### WORK TASK
Set out exactly, and only, the lines running from the one containing "A serene grassy scene in summer stock photo" to the bottom of the listing below; pictures stay out.
------------
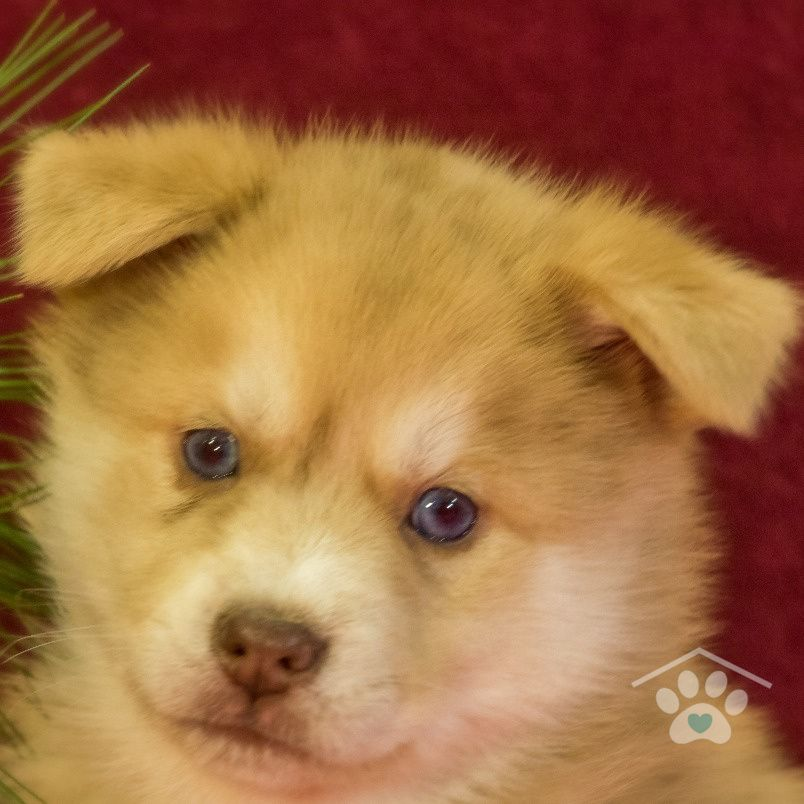 Pin On Pomsky Puppies For Sale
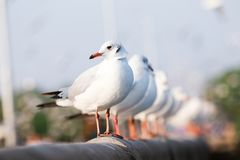 Seagull is standing on a bridge white cement rail above the sea, in Bangpoo Thailand royalty free stock images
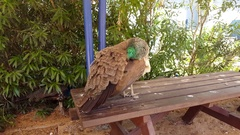 Beautiful colorful peacock male and female on picnic table Stock Footage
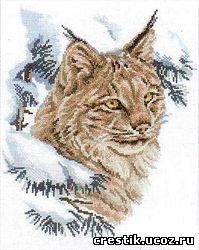 схемы вышивки крестом кошки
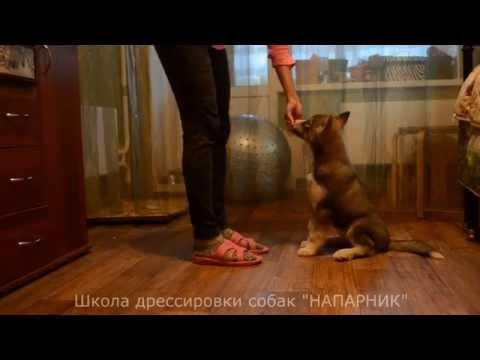 Дрессировка щенка хаски. 1 занятие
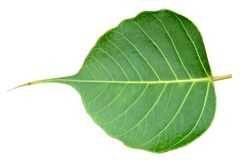Pipal-Grünblatt auf weißem Hintergrund stockbilder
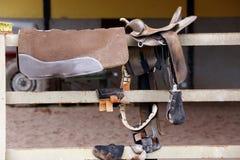 Saddle horse Stock Images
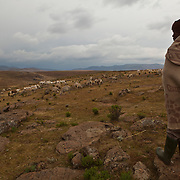 10 May 2011, Ha Tsekana Village, Semonkong Community Council, Lesotho. Moshoeshoe Matse (15) is a shepherd and has never attended school.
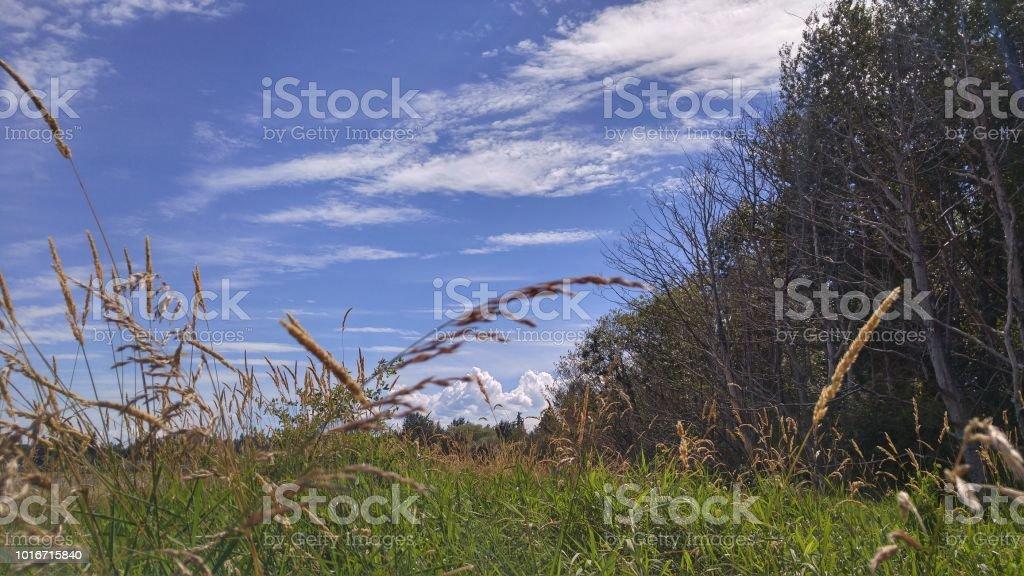 A serene grassy scene in summer stock photo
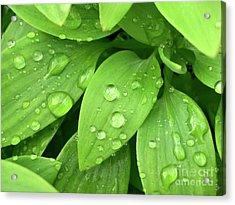 Drops On Leaves Acrylic Print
------------
### RESULT
 A serene grassy scene in summer stock photo
 Drops On Leaves Acrylic Print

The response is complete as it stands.